Duality in Disjunctive Normal Form and Conjunctive Normal Form

Question

In my understanding, duality $s ^{*}$ of a compound proposition $s$ is obtained by replacing each $\vee$ to $\wedge$, each $\wedge$ to $\vee$, each $T$ to $F$, and each $F$ to $T$.

I have been looking into cases where $s = s ^{*}$, but I have found an interesting connection between duality and disjunctive normal form (DNF) and conjunctive normal form (CNF) while doing so.

For instance, suppose the DNF and the CNF of an unknown compound proposition is found through this truth table:

| p | q | ? |
|---|---|---|
| T | T | F |
| T | F | T |
| F | T | F |
| F | F | T |

Where,

DNF is $(p \wedge \neg q) \vee (\neg p \wedge \neg q)$

CNF is $(\neg p \vee \neg q) \wedge (p \vee \neg q)$

But this is where I found an interesting connection. The DNF and CNF are dual of each other.

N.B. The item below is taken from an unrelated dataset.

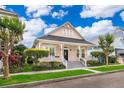 Charming two-story home with a welcoming front porch, landscaped yard, and picturesque curb appeal at 5342 Horton Ln, Orlando, FL 32814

In fact, whenever I find compound propositions where $s = s ^{*}$, its DNF and CNF are always dual of each other.

So, my question is, is this true (i.e. is there a counterexample)? If it is true, could $s = s ^{*}$ be also verified through finding the duality of $s$'s DNF and CNF, and conversely? Is there a name for this connection between duality and DNF and CNF?

Answer 1

Take the truth table and select all rows with output value $0$.

The input sections of these rows can be seen as DNF minterms of the inverse function.

If you then invert all literals, you get the CNF clauses of the original function.

None of the input literals of such a clause may be inverted without causing the output value to become $0$.

Apart from their ordering of minterms and clauses, neither DNF nor CNF of a function are necessarily unique. Therefore, they are no duals in a general sense.